Aw shite, I’ve been pedant-baited? GG
Rememeber, whenever you break one spaghetto you break one heart 💔
That’s not italian that’s obviously Unown
I felt that when he said *83h400+93)*38hpfhi0
Damn, wild Glagolitic script found. I didn’t even realise it was in the Unicode standard.
Never go full APL
Well, it certainly doesn’t overflow on 32 bit systems
Which language uses these signs? It truly looks like some kind of alien language
Unown
I found it! its the Glagolitic script used in the 9th century before Cyrillic took over:
ⰀⰁⰂⰃⰄⰅⰆⰇⰈⰉⰊⰋⰌⰍⰎⰏⰐⰑⰒⰓⰔⰕⰖⰗⰘⰙⰚⰛⰜⰝⰞⰟⰠⰡⰢⰣⰤⰥⰦⰧⰨⰩⰪⰫⰬⰭⰮⰰⰱⰲⰳⰴⰵⰶⰷⰸⰹⰺⰻⰼⰽⰾⰿⱀⱁⱂⱃⱄⱅⱆⱇⱈⱉⱊⱋⱌⱍⱎⱏⱐⱑⱒⱓⱔⱕⱖⱗⱘⱙⱚⱛⱜⱝⱞ
Glagolitic script. Oldest known Slavic alphabet according to Wikipedia.
They should revive this script. I like it more than Cyrillic.
I would like to know too! Never saw that writing system before.
I think it’s the Ge’ez script used in Ethiopian.
Doesn’t look like it to me:
ልዩ ጊዜ ነበር። አሁን የሚሆነውን ለማስተዋል የኢንተርኔት አውራጃ ማረጋገጥ ነበር።
Yeah, you are right.
APL?
No that looks like
⌶⌷⌸⌹⌺⌻⌼⌽⌾⌿⍀⍁⍂⍃⍄⍅⍆⍇⍈⍉⍊⍋⍌⍍⍎⍏⍐⍑⍒⍓⍔⍕⍖⍗⍘⍙⍚⍛⍜⍝⍞⍟⍠⍡⍢⍣⍤⍥⍦⍧⍨⍩⍪⍫⍬⍭⍮⍯⍰⍱⍲⍳⍴⍵⍶⍷⍸⍹⍺
Kind of looks like the writing system of Georgian language but I’m not sure
No, this is Glagolitic script, an alternative to Cyrillic. Mostly used in old Slavic scriptures, was later replaced by Cyrillic and Latin.
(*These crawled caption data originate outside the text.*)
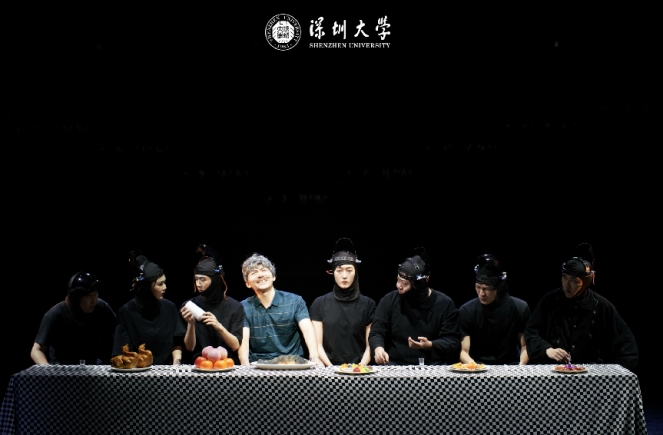 深圳大学多媒体原创实验剧目在京上演 探索戏剧舞台表达新路径 深圳大学多媒体原创实验剧目在京上演 探索戏剧舞台表达新路径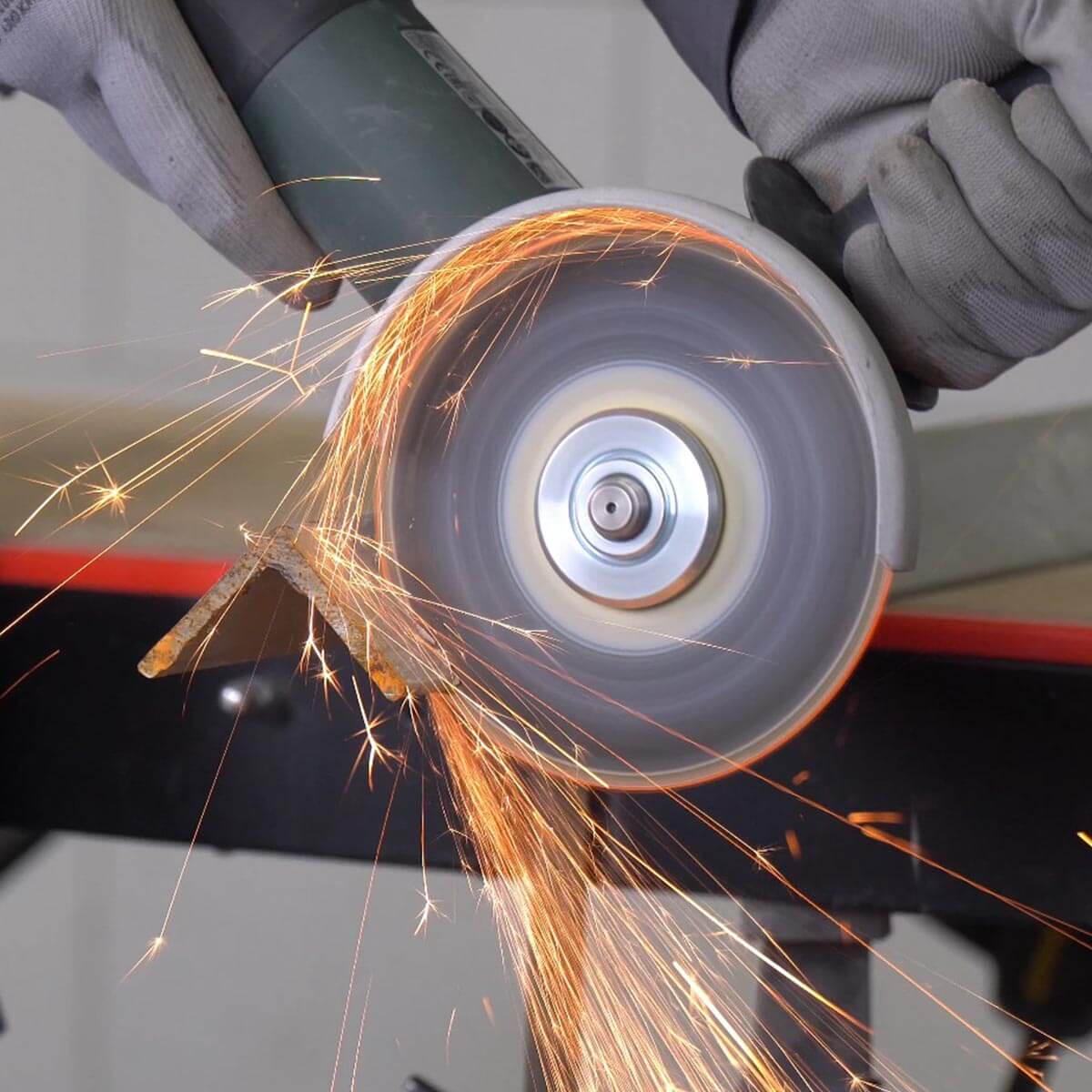 Distar Disco de corte diamante 1A1R V 125x1,5/1,2x2,5x22,2 Metal CUT
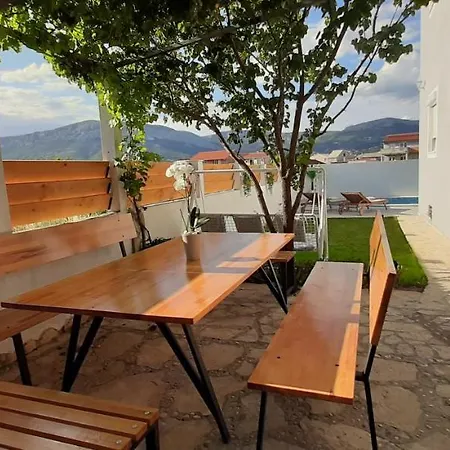 Apartment With Private Swimming Pool Split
Most Slavs themselves don’t know how to read this
It’s a dead script that was not that common in the first place, in Kievan Rus’ it was even used as a form of encryption in XI—XVI centuries for how little spread it was. It is also very different from modern Cyrillic. So, saying “most Slavs don’t know how to read it” is a bit of an understatement. Noone knows how to read it, apart from some linguists and overzealous Witcher fans.
It was widespread in Croatia until the late middle ages, about XIV-XV century.
Noone knows how to read it, apart from some linguists and overzealous Witcher fans.
I could fluently read and write it in high school. Was bored.
Yea, Croatia is the only place it got widely used. Is it some kind of historical elective course in Croatian schools? Been a coupe of times in Croatia, never seen Glagolic in the wild, though. Maybe wasn’t looking good enough.
Is it some kind of historical elective course
No, there was a poster showing correspondence with Latin on the wall, somewhere. The symbols are almost 1-1 with modern orthography, so it takes only about a week of practice. And I was really bored.
never seen Glagolic in the wild
It’s about as distant from modern use as runes are for germanic speakers, but maybe with different connotations. Decorative nonsense.
But I did submit essays written with that when I wanted to fail with style. :)
I also met a guy in college who used it to keep notes. That guy was also bored.
I guess I’ll just add you guys to the “overzealous Witcher fans” and consider my point valid.
Nah, Georgian is arcs and circles everywhere, like this: ეს ქართული დამწერლობაა.
I don’t think so:
(ქართული) გამარჯობა
Well, then I was wrong
Wow, an alien ion drive formula! Try to get warp drive out of it too!